При одной мысли об этой ночи ее бросает в жар.

«Где-то теперь он, свет очей моих, Васенька? Далеко-далеко, в чужой Черкасской стороне… Коли бы он был здесь, то этого б, может, не случилось…»

Кто-то тихо входит в светлицу, Софья вздрагивает…

— А, это ты, Марфуша?

— Я, сестрица.

— А я было испугалася… Ты что не спишь?

— Да не спится что-то, сестрица: сон от очей бежит.

— И мне сна нету… Да и как ему быть! Экося, что деется!

— Да, Софьюшка, милая, осиротели мы, обнищали.

— Не говори так, Марфуша! — горячо возразила Софья. — Не обнищали мы! Есть у нас родной брат, и ему быть на царстве. Я подниму стрельцов: они выкрикнут на государский стол братца Иванушку. Нету такого закона, чтобы старшего брата обходить. Наша сторона не ихней чета, у нас все родовое боярство столбовое: Милославские, Толстые, Хованский Иван.

— А князь Василий Васильевич Голицын?

— Об нем я и не говорю уж… А сила наша в стрельцах…

— И отцы нашу руку тянут, архиереи… Мне ужо Иван Гаврилыч сказывал…

— А ты где его видела? — быстро спросила Софья.

Царевна Марфа вспыхнула. Даже уши ее покраснели.

— Мы… я ужо… он даве над братцем псалтырь читал… так я… он и сказывал. Говорит, отцы…

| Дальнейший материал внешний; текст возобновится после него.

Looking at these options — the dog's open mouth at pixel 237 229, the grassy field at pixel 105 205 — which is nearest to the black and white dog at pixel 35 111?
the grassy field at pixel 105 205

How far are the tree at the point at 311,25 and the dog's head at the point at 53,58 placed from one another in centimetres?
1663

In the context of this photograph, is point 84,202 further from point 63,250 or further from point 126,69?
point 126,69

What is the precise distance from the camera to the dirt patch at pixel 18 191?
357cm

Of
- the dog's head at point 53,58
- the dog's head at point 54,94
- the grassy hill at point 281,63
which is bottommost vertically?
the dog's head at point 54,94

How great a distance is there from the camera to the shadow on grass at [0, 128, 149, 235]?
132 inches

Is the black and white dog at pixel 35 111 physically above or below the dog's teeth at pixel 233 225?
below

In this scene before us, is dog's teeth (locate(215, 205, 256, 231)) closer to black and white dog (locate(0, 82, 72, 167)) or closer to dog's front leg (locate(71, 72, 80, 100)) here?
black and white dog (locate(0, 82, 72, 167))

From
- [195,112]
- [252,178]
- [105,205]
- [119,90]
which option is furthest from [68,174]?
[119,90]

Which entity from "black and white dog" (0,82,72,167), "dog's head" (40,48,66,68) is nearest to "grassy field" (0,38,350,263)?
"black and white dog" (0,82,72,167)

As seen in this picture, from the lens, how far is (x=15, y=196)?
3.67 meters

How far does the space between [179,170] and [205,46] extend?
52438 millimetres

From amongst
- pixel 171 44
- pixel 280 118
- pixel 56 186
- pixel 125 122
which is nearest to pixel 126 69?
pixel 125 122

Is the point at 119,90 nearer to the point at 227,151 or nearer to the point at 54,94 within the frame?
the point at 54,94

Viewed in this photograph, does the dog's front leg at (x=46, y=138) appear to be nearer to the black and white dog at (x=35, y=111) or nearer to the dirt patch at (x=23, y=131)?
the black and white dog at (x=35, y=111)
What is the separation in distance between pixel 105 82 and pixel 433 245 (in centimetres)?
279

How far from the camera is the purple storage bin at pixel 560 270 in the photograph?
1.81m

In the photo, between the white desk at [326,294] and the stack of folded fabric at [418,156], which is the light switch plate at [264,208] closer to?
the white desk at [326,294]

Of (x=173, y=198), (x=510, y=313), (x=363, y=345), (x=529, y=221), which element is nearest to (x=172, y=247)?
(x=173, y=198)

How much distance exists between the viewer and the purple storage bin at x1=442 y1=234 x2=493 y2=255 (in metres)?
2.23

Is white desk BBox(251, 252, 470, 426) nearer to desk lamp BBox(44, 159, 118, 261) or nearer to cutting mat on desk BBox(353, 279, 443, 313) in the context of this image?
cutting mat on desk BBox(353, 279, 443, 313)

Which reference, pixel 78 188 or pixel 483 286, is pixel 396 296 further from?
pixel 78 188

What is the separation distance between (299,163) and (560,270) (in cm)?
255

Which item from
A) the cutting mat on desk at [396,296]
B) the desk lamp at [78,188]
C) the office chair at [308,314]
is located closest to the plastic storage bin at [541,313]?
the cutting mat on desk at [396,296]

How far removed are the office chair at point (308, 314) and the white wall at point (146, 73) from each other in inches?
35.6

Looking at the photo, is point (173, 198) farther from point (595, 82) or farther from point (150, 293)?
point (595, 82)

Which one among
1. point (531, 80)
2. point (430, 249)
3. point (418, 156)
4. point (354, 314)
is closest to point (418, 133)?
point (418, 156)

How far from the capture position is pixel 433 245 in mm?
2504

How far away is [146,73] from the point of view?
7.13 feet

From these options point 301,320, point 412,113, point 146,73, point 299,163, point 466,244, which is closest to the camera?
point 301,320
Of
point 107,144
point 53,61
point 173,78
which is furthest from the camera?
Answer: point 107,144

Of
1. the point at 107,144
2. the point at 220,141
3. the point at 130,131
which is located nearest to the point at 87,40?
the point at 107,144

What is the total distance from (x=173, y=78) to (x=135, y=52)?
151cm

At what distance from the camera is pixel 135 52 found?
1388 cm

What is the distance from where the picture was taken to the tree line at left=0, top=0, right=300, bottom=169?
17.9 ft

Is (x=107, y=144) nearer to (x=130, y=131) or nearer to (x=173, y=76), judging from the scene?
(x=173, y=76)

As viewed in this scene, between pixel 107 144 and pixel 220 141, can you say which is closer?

Софья внимательно посмотрела на нее и улыбнулась.

— Ничего, ничего, Марфушка, я знаю, я давно заприметила, что он тебе люб… Что ж! Не всем же князья да бояре, а теремная-то неволя нам девкам не сладка… Любитесь, с Богом, только чтоб оказательства не случилось…

Марфа Алексеевна совсем зарделась.

— Чего вы, царевны мои золотые, полуночничаете? — послышался вдруг еще голос в светлице. — Он уже ранок Божий, заря утренняя занимается.

Это вошла в светлицу доверенная постельница царевны Софьи Алексеевны, Федора Семеновна Родимица, вдова, украинка, уже не молодых лет женщина, с заметною проседью в черных, как вороненая сталь, волосах.

— Что не баинькаете, царевнушки золотые, червонные?

— Да как же, Федорушка, спать-то! Али не видала, как обошла нас «медведица» — то?

— А на «медведицу», рыбка моя, есть рогатина… Стрельцы-то на что! Мне Цыклер давно сказывал, что стрельцы на бояр да на Нарышкиных дышут адом и зубы точат, а кто, говорит, им зубы позолотит, того и на царство посадят. Так у нас на Украйне гетманов, того ссаживают казаки с уряду, а тому, кто им люб, дают булаву и бунчук, это по вашему, по-московски, «скихветро» та «яблуко».